「安太妃宮裡伺候的下人嘴巴嚴,我當時只負責灑掃,並未近身伺候過安太妃,所以並不清楚更詳細的細節。但王爺從小就優秀,這一點毋庸置疑。」
連穗歲沉吟道:「王爺如果完不成安太妃布置的任務呢?會有什麼處罰?」
時間過去很久了,季瑛想了半響。
「沒瞧見安太妃打罵過王爺,但太妃經常冷著臉。」
說到這裡,連穗歲有點懂了。
「好,你下去吧。」
打罵孩子和冷暴力都不可取,安太妃要求嚴格,楚知弋又有天賦,他很厲害,但同時對親近的人也會更依戀,做事更極端。
連穗歲結合自己對楚知弋的了解,得出結論,他缺愛。
所以面對自己的時候總是小心翼翼
以後對他好點吧!
連穗歲還在想昨天夜裡宮裡到底發生了什麼事情,卻見裴淑慌張趕來。
「王妃,王爺醒了,正到處找您。」
連穗歲撒腿往主院趕,楚知弋沒穿鞋子,身上鬆散的披著一件裡衣,正披頭散髮地站在院子中間,對著院中的那棵海棠花樹發呆。
看見連穗歲,他臉上露出一個笑容。
「睡醒沒看見你,我出來找」
他眼睛裡布滿紅血絲,這才睡了一會兒,身體吃不消,讓他整個人看起來十分憔悴,他帶著偏執的模樣讓連穗歲心裡不是滋味,但他瞬間就把偏執藏起來,露出連穗歲最喜歡的乾淨的笑。
「你別生氣,我這就回去休息」
他觀察著連穗歲的表情,雖說現在天氣熱了,但是地上涼,他身上還有傷,人的腳心不能著涼,否則容易生病
看著他小心地猜測著自己心思的模樣,連穗歲嘆了口氣,上前扶住他。
「我沒生氣,我陪著你睡會兒。
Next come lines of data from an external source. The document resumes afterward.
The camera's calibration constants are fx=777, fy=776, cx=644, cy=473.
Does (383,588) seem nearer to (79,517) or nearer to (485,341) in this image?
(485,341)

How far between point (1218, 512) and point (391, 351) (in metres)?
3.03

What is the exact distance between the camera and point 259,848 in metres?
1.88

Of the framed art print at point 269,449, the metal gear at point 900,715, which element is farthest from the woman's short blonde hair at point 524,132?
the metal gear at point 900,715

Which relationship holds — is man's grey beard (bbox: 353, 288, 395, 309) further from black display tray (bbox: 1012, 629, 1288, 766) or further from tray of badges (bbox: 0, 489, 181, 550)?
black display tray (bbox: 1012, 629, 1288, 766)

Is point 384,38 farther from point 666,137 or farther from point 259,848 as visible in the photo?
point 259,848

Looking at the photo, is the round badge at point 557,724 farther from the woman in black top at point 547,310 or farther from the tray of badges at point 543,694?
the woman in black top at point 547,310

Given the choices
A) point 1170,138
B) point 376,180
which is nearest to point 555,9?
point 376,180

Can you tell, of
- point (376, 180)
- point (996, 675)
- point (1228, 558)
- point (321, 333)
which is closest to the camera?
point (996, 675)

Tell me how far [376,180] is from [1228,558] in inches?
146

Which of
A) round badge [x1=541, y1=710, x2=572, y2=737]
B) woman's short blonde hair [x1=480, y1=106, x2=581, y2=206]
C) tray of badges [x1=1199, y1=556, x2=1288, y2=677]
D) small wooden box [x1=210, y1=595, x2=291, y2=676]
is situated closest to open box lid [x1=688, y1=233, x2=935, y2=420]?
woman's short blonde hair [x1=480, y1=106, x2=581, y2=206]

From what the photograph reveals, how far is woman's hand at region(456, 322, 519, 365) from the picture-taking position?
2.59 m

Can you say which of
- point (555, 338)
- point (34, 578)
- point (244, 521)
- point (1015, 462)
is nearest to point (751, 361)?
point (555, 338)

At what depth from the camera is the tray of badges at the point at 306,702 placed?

」
連穗歲幫他把腳上沾的髒東西擦掉,楚知弋向里躺下,目光灼灼的盯著她,連穗歲在他期盼的目光中躺下。
「睡吧。」
她昨天晚上沒睡,今天白天又只眯了一會兒,強打著精神撐不了多久,也有點熬不住了。
幾乎是剛一躺下,她就陷入夢鄉。
楚知弋眯眼看著放在桌子上的薰香爐,手中的石子彈射出去,薰香爐被打翻,香灰散落一地。
他心滿意足的抱著連穗歲睡下。
連穗歲意識還清醒,腦子卻越來越沉,她總感覺房間裡的味道有點熟悉,鼻尖縈繞著的香味似乎不太對勁。
但她沒有機會確認了,呼吸逐漸粗重。
這一覺睡得很沉,意識回籠時睜開眼睛,四周一片漆黑,她仿佛置身於一個大火爐中,被人緊緊錮在懷裡,身上出了很多汗,又黏又膩,十分不舒服。
安神香?
房間裡的香味早就散去,連穗歲口渴的難受,想起身喝水,身邊的人卻一動不動地壓在她身上,讓她動彈不得!
「楚知弋」
她的嗓音有點啞,確定了身上沒有異常之後,她暗自鬆了口氣,伸手去推抱著自己的人。
「怎麼這麼燙?」
楚知弋的下巴頂在她額頭上,剛冒出來的胡茬扎的她額頭很癢,她伸手撓了一下,碰到楚知弋的臉。
「身上也燙,發燒了?」
她掙脫不開,房間裡太黑了,什麼也看不見,連穗歲對著門外喊了聲。
「小桃,點燈!」
房門被人推開,房間裡亮起燭火,連穗歲看過去,進來的是裴淑。
怎麼不是小桃?
連穗歲沒發現自己臉紅,裴淑唇邊洋溢著笑意,卻先開口解釋。
「王妃,小桃姑娘畢竟未經人事,奴婢來伺候您。」
聞言連穗歲的臉更紅了,小桃是雲英未嫁的大姑娘,她也不是算了,估計沒人相信她跟楚知弋至今還沒有圓房呢吧。
「王爺發燒了,你去打點溫水來。」
把裴淑打發出去,連穗歲借著燭光打量著楚知弋,他臉頰很紅,身上像火爐子一樣燙手,應該很不舒服,但他卻睡得很安穩。